Resume the passage about denial-of-service attacks, picking up right after its last sentence.
━━ Text passage ━━
We watched with horror the videos of the tsunami that struck Japan in March 2011.  Our hearts went out to the people of that great nation.

As terrible as the tragedy was, Japan’s preparedness and earthquake/tsunami early warning systems allowed thousands of people to flee to safety before Nature unleashed its devastating power.

A Denial of Service (DoS) attack is the malicious equivalent of a tsunami.  It is, in fact, a cyber-security breach that uses a flood of data to overwhelm an enterprise’s connections, stopping it from communicating or doing business online.

Today, telecom service providers are the DoS early detection and warning system for thousands of enterprises who pay for the extra strengthening of defenses and detection that DoS requires.  It’s a watchdog role that the service providers are in a unique position to play.

Unfortunately, large enterprises, in particular, are wholly unaware how vulnerable they really are to DoS attack.  Public relations flare-ups, for example, have triggered massive attacks against corporations whose businesses have been temporarily shut down and suffered huge financial damage.
━━━
━━ Dataset rows ━━
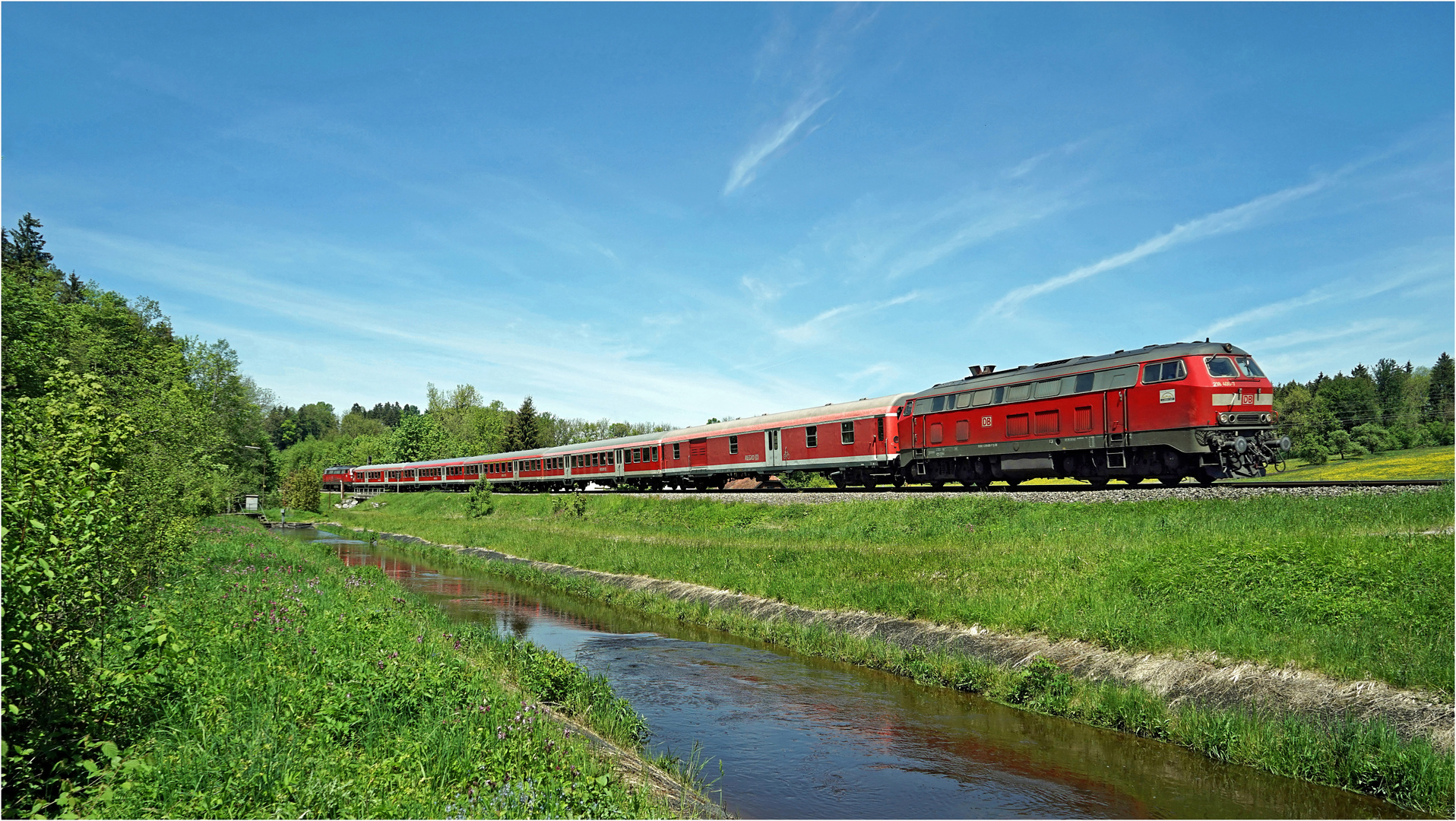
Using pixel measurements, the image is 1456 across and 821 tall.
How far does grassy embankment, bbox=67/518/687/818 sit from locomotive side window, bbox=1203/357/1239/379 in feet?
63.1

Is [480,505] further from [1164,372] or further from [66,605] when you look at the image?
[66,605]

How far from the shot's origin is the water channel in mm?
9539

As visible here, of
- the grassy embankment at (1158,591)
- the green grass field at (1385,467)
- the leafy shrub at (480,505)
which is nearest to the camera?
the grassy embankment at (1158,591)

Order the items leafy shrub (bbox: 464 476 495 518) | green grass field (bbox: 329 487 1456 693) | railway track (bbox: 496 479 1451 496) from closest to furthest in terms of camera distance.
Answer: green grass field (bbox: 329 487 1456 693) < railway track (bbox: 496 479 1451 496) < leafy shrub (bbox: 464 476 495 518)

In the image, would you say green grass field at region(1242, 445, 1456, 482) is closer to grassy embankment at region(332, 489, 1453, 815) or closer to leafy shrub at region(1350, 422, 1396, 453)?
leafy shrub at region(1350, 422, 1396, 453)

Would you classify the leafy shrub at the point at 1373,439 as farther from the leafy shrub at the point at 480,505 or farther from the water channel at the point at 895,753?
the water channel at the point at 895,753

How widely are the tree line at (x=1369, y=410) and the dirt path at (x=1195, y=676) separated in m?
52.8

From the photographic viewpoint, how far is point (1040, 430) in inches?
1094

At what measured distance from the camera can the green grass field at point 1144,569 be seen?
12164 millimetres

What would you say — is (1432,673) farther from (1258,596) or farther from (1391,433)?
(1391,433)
━━━
━━ Dataset rows ━━
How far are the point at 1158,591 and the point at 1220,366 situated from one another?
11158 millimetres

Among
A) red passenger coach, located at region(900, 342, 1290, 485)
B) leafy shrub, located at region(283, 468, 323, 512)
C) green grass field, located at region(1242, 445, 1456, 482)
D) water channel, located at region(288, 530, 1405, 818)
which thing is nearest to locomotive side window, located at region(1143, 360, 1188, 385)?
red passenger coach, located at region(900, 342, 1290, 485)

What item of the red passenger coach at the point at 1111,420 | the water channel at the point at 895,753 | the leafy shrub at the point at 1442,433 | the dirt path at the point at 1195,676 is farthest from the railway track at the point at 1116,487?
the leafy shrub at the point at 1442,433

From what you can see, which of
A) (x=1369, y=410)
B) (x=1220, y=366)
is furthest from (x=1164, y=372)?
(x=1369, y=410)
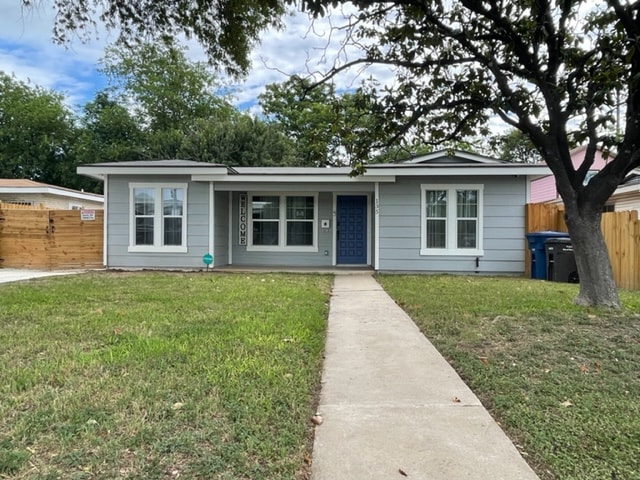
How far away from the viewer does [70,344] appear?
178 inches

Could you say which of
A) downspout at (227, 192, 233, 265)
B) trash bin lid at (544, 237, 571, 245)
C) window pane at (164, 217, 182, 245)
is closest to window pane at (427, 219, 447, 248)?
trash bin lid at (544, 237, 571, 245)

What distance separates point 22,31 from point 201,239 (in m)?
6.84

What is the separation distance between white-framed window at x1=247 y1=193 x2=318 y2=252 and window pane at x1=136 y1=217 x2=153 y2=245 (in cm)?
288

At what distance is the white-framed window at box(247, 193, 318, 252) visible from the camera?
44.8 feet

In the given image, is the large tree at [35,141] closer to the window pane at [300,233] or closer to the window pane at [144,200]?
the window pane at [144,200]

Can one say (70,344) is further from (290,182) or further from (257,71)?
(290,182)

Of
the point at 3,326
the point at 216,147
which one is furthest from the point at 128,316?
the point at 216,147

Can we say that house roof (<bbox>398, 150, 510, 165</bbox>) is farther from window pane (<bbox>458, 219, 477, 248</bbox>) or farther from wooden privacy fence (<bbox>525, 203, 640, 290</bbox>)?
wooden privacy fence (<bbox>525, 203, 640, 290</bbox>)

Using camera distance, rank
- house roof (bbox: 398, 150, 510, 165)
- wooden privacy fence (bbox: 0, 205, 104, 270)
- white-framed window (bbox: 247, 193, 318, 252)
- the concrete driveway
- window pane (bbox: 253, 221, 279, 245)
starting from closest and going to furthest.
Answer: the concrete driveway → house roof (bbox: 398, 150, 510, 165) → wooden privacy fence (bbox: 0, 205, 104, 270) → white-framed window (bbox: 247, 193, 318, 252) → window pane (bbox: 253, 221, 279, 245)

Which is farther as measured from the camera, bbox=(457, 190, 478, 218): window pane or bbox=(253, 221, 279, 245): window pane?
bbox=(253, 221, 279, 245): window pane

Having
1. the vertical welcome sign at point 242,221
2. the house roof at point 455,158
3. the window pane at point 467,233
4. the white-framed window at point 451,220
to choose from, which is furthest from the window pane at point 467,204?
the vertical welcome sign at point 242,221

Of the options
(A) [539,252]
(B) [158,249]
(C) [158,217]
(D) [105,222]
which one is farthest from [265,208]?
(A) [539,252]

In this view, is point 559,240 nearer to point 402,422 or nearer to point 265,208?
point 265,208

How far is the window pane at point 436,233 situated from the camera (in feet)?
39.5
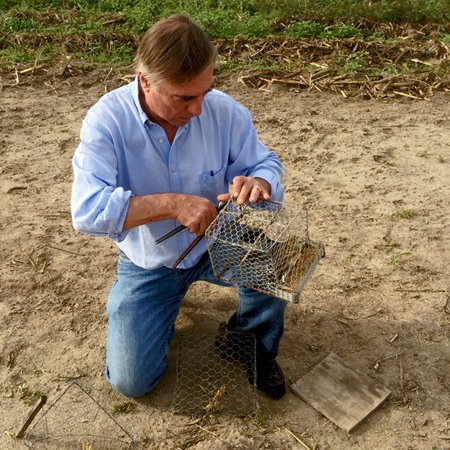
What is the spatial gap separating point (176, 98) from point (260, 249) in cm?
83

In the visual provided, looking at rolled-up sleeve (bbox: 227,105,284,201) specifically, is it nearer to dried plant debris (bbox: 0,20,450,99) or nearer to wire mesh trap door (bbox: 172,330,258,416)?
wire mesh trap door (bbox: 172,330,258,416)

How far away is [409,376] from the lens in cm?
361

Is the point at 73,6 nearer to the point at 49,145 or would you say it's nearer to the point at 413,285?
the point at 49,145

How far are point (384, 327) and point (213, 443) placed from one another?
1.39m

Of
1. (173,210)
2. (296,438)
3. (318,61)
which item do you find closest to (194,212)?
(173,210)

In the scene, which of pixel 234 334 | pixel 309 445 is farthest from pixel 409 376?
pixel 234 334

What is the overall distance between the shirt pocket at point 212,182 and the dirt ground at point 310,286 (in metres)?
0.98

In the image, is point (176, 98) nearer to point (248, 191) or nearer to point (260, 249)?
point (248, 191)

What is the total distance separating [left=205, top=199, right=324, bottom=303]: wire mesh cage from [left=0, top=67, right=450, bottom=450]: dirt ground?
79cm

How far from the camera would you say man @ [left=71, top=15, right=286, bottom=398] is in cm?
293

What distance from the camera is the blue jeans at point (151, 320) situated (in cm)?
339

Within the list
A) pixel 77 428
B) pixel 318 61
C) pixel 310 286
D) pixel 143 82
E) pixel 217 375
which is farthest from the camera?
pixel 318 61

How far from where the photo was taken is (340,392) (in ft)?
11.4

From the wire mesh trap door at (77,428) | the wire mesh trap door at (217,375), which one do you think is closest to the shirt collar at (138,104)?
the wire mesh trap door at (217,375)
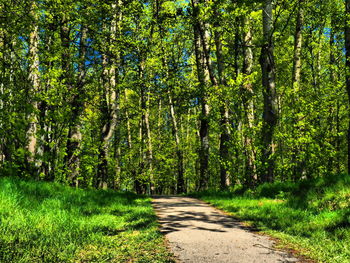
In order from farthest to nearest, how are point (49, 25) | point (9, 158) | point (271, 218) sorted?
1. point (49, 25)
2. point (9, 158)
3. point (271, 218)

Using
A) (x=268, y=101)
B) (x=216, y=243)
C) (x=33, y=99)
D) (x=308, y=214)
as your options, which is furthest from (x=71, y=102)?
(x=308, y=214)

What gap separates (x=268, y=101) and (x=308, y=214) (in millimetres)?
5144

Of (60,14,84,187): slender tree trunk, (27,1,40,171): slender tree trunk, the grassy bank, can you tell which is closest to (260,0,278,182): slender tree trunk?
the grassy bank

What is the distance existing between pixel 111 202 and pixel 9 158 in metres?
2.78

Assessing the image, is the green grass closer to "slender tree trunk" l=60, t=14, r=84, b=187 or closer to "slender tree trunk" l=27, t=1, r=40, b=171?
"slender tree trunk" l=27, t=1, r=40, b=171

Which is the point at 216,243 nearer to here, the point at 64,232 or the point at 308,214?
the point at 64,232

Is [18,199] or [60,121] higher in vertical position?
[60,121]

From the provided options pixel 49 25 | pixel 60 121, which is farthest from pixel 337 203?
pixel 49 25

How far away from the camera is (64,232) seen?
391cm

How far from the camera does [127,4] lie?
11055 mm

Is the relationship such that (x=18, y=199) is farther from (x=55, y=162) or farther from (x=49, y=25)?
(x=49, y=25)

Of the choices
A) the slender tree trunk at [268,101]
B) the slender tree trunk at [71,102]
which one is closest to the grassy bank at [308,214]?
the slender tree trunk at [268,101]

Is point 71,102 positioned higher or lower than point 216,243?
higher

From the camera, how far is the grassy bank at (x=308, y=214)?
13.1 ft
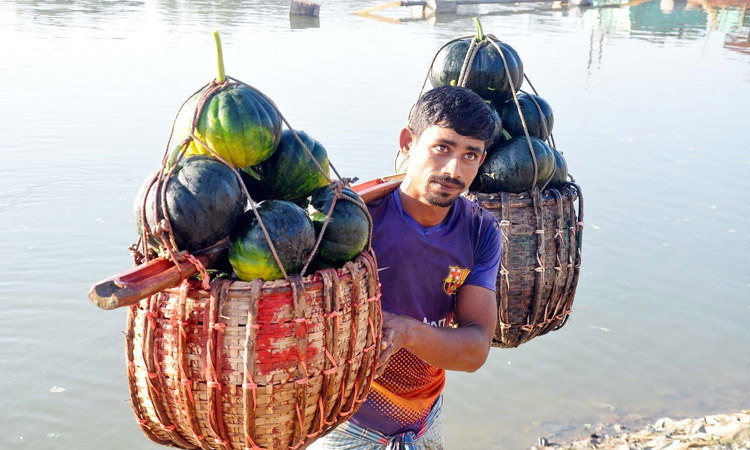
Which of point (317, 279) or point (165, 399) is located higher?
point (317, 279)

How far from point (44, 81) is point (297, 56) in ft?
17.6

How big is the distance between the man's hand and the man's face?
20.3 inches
━━━
Task response:
This week I am speaking with Paul Scanlon of Arbor Networks, a company in the thick of DoS defense.  Arbor’s solutions detect and mitigate DoS attacks and its solution is often part of a service provider’s network early warning system.  Paul is a solution architect for Arbor Networks in the Americas.  Most recently, he worked to develop and manage Arbor Network’s Threat Management System (TMS) product line.

Paul will talk us through many of the issues and changes roiling the telecom industry that are making network security more difficult and why the service providers are integral partners in a network security strategy.  And while Paul again hits on wireless broadband growth being at the forefront of these changes, he puts this impact, and its importance, in a slightly different light.

James Heath: Services providers are the first line of defense for many of their customers, be they enterprises or consumers.  And it occurs to me that Arbor is in the position of seeing first-hand how telecoms defend their customers from cyber-attack.  So how well are telecoms and enterprises working together to defend against their common enemy?

Paul Scanlon: You know, it’s funny, I read your blog post on March 7 and thought the point that Steve Shalita of NetScout made is part and parcel with how we operate.  We also provide visibility to what’s going on in the network, because you can’t secure what you can’t see.  The first thing you have to do is maintain and establish positive control over the network.  The real challenge with visibility in telecom networks is scale.

Scale is the major difference between the enterprise and the service provider network security markets.  If you’re working with an enterprise a point solution may be sufficient, a solution that looks at a finite number of interfaces or connections.  If that solution provides visibility at those key network points, they can maintain visibility over their most critical components of the network.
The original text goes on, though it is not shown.